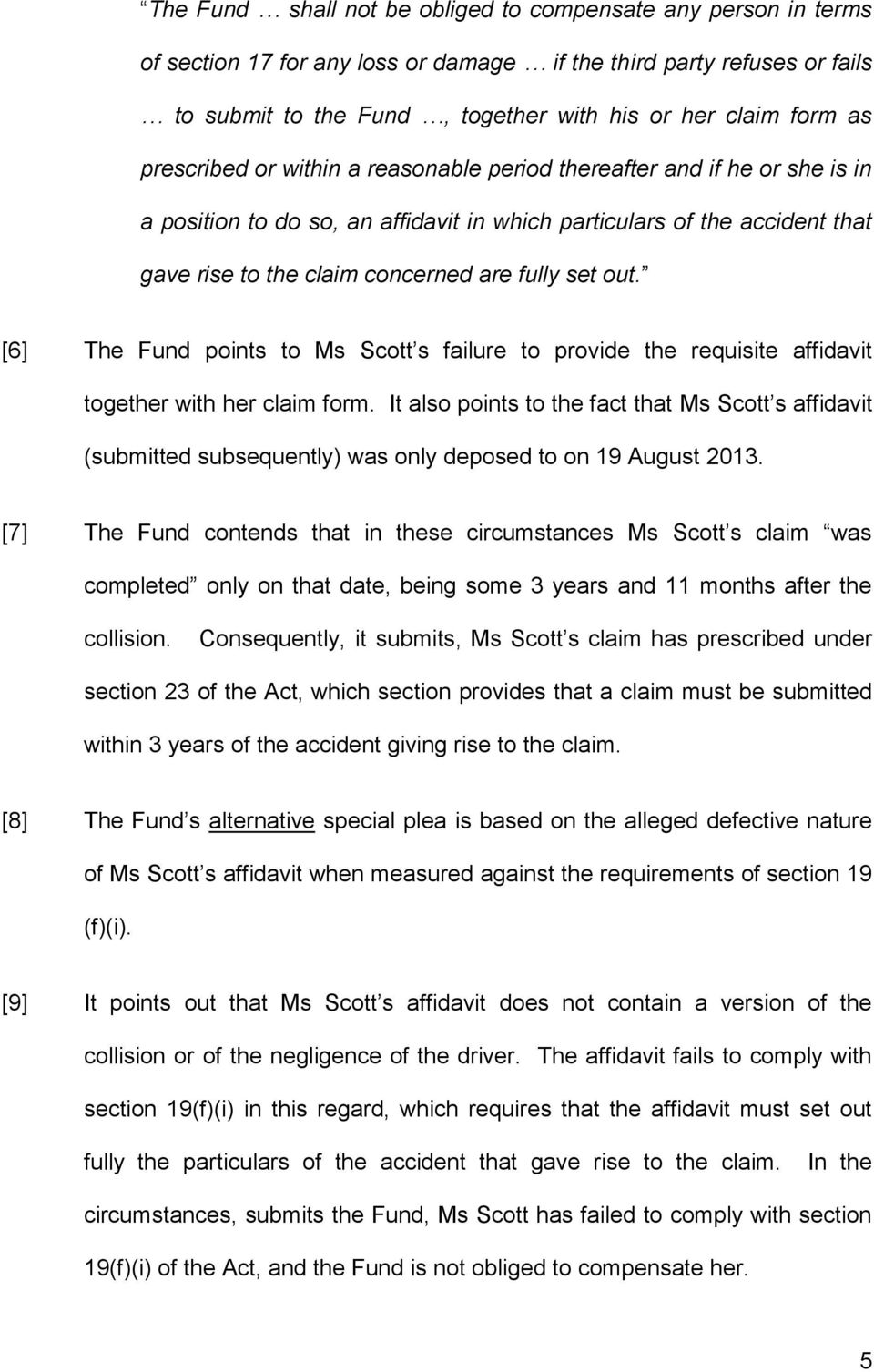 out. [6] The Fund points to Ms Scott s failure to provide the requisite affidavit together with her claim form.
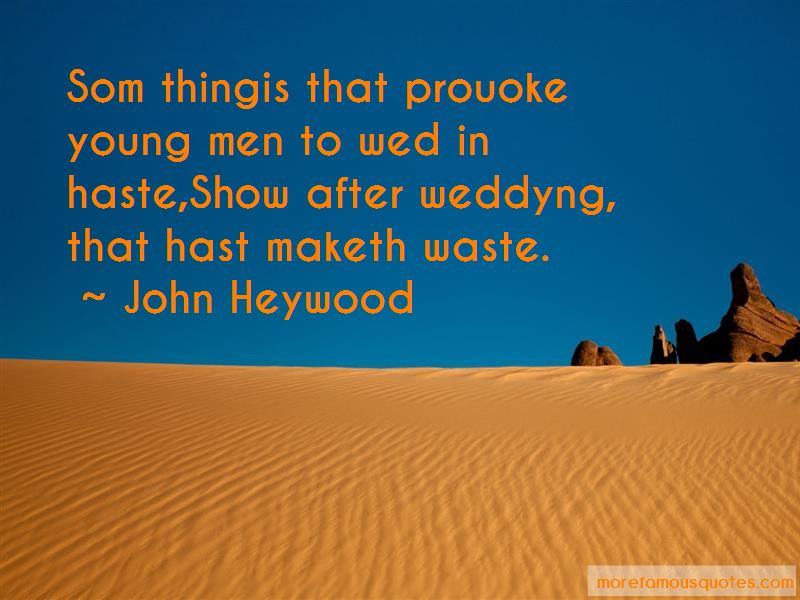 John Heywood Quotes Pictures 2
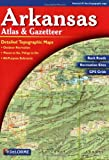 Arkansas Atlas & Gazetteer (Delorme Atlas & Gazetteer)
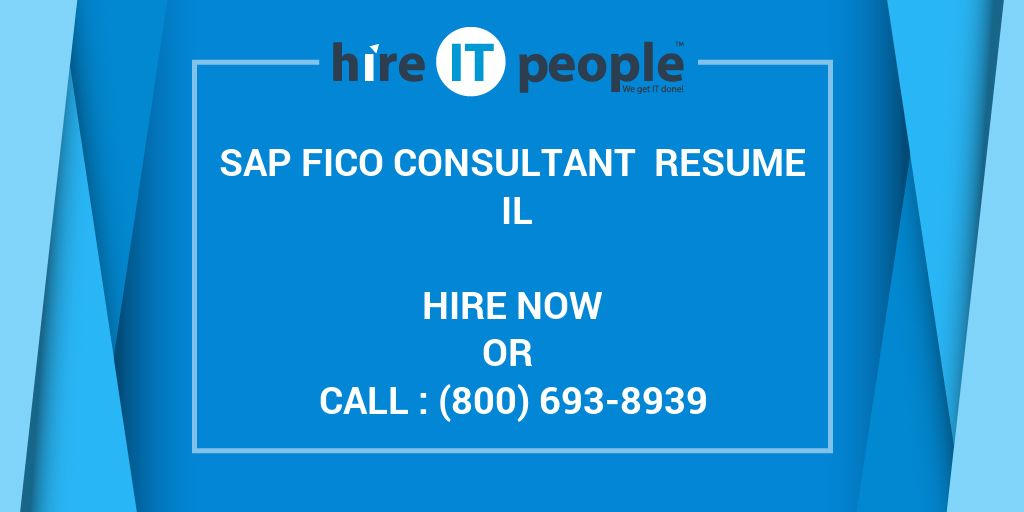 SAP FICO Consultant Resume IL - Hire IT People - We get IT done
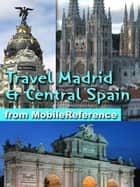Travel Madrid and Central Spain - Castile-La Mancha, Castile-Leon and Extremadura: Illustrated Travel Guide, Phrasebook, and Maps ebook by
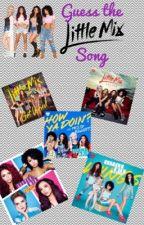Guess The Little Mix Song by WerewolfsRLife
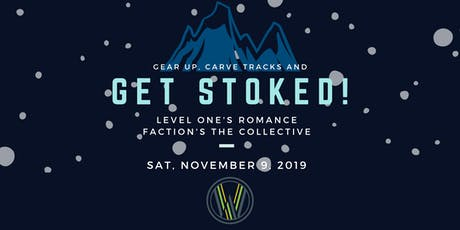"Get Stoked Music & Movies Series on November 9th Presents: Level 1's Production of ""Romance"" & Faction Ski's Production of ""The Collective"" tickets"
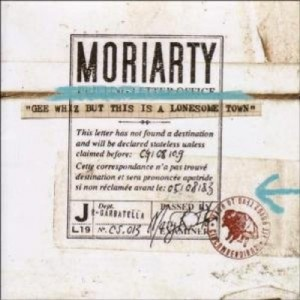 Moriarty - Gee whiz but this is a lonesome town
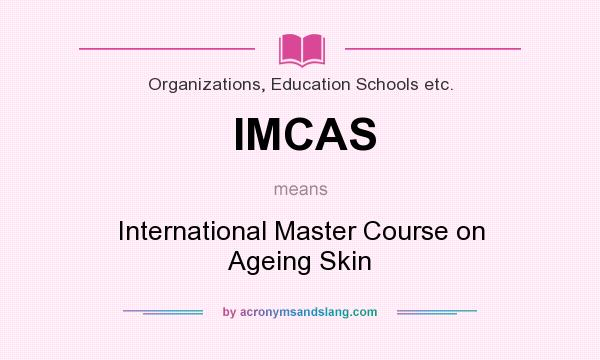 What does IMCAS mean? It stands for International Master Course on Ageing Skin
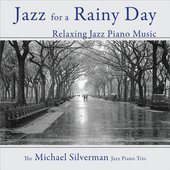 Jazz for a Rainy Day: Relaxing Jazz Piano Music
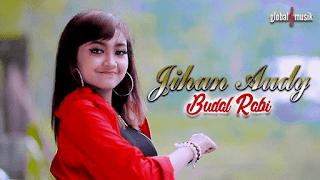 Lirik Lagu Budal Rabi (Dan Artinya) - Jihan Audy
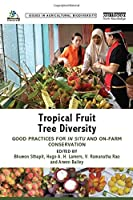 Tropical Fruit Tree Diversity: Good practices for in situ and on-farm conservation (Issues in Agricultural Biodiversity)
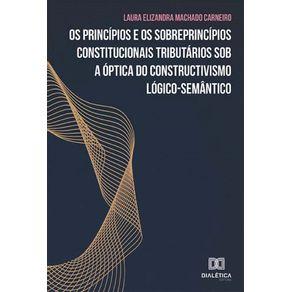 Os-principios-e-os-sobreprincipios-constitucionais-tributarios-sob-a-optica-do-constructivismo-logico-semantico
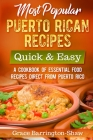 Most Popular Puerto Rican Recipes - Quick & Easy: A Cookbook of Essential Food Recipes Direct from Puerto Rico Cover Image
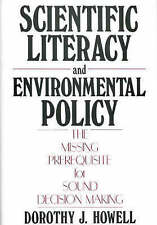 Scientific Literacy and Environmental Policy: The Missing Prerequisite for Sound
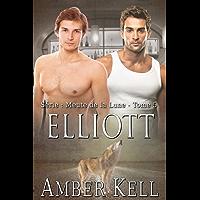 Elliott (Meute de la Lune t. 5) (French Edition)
...
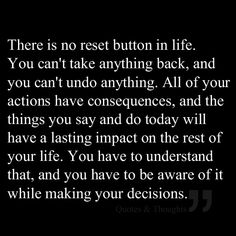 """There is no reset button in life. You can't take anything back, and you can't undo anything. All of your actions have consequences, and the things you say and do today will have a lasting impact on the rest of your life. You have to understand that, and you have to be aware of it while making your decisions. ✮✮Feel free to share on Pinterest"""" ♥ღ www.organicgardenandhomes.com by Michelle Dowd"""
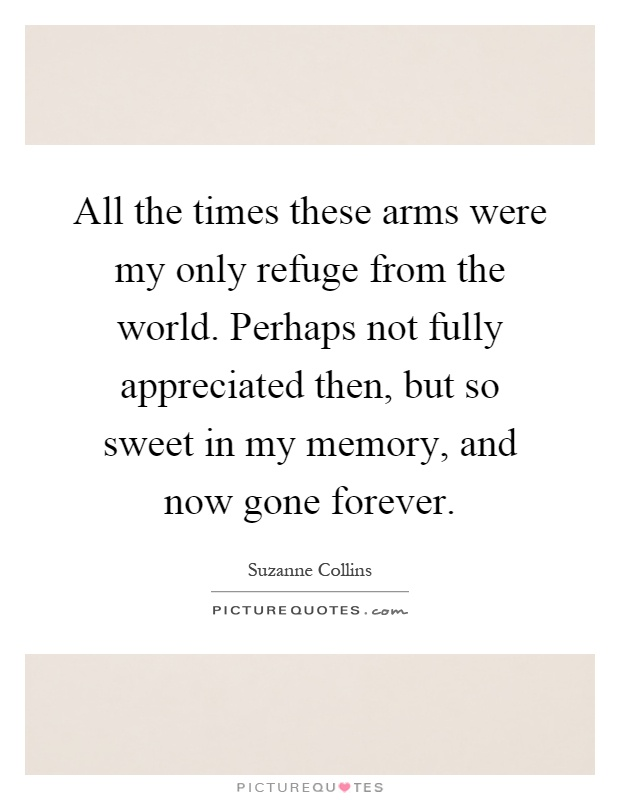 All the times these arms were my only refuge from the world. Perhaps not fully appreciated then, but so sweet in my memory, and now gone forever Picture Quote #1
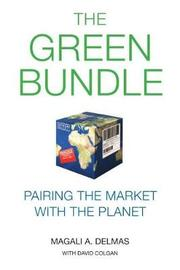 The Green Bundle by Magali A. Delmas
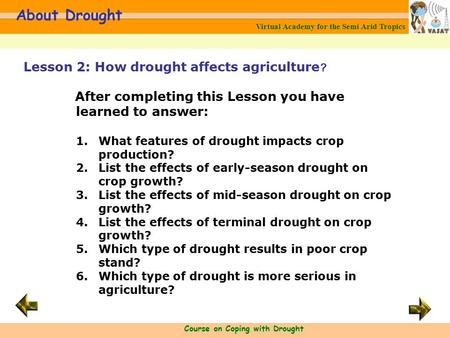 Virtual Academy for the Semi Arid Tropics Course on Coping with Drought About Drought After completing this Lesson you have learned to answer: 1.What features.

--- Your objective ---
Print, word for word, the lines above that run from the line containing "Guess The Little Mix Song by WerewolfsRLife" to the line containing "Tropical Fruit Tree", both included. Keep the pictures out.

--- Expected answer ---
Guess The Little Mix Song by WerewolfsRLife
"Get Stoked Music & Movies Series on November 9th Presents: Level 1's Production of ""Romance"" & Faction Ski's Production of ""The Collective"" tickets"
 Moriarty - Gee whiz but this is a lonesome town
 What does IMCAS mean? It stands for International Master Course on Ageing Skin
 Jazz for a Rainy Day: Relaxing Jazz Piano Music
 Lirik Lagu Budal Rabi (Dan Artinya) - Jihan Audy
 Tropical Fruit Tree Diversity: Good practices for in situ and on-farm conservation (Issues in Agricultural Biodiversity)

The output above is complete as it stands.